(Spatial reasoning dataset excerpts)
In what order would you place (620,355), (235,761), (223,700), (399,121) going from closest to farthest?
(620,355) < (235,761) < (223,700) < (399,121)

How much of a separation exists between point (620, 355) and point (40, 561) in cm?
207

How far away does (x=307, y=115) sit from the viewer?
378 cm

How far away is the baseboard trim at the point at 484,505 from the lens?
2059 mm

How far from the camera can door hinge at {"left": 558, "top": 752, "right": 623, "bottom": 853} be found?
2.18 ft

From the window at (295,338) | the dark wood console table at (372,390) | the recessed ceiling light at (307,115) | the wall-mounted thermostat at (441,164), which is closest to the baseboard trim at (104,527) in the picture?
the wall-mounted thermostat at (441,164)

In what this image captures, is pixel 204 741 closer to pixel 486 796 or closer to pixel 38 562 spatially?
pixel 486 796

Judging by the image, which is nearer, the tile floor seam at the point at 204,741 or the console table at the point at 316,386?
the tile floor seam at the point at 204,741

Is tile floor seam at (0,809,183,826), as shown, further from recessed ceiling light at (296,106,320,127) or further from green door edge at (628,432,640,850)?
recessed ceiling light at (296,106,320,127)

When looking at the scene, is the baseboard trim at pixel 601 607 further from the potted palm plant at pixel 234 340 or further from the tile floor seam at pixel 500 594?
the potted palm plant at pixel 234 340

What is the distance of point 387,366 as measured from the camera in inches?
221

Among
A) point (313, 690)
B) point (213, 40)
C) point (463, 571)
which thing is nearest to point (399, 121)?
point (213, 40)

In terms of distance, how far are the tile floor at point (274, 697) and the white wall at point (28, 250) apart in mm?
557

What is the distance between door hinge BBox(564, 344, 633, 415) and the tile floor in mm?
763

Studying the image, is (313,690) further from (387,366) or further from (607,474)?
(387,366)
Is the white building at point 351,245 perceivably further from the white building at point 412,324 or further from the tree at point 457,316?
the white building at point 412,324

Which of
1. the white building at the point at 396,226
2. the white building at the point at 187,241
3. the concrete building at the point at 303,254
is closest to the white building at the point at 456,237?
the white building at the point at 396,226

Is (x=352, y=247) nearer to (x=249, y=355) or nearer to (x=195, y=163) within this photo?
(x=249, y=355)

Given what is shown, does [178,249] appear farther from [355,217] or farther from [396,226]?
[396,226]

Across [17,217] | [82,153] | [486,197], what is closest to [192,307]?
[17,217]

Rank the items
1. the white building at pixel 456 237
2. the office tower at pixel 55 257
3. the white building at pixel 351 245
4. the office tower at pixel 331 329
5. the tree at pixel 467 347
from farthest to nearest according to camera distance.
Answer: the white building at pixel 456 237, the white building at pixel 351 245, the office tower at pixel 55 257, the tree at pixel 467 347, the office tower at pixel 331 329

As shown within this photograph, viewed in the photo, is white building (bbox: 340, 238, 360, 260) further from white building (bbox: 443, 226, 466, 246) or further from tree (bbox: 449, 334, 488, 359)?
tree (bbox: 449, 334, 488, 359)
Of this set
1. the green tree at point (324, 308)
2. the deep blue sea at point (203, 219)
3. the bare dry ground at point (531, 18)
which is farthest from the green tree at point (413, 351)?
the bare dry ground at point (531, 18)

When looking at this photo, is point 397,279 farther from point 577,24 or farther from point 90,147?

### Required work
Only the lines from the one containing "Is (x=352, y=247)" to the end of the data should be printed, exactly as they stand.

### Result below
Is (x=352, y=247) nearer to (x=249, y=355) or nearer to (x=195, y=163) within this photo?
(x=249, y=355)

Given what is shown, does [178,249] appear farther from [355,217] or farther from [396,226]?
[396,226]

Across [17,217] | [82,153] | [486,197], what is closest to [192,307]?
[17,217]

Rank the items
1. the white building at pixel 456 237
2. the office tower at pixel 55 257
3. the white building at pixel 351 245
4. the office tower at pixel 331 329
5. the tree at pixel 467 347
from farthest to nearest according to camera distance.
Answer: the white building at pixel 456 237, the white building at pixel 351 245, the office tower at pixel 55 257, the tree at pixel 467 347, the office tower at pixel 331 329

As shown within this photograph, viewed in the photo, is white building (bbox: 340, 238, 360, 260) further from white building (bbox: 443, 226, 466, 246) or further from tree (bbox: 449, 334, 488, 359)?
tree (bbox: 449, 334, 488, 359)
Of this set
1. the green tree at point (324, 308)
2. the deep blue sea at point (203, 219)
3. the bare dry ground at point (531, 18)
which is farthest from the green tree at point (413, 351)?
the bare dry ground at point (531, 18)

When looking at this photo, is point 397,279 farther from point 577,24 or farther from point 90,147?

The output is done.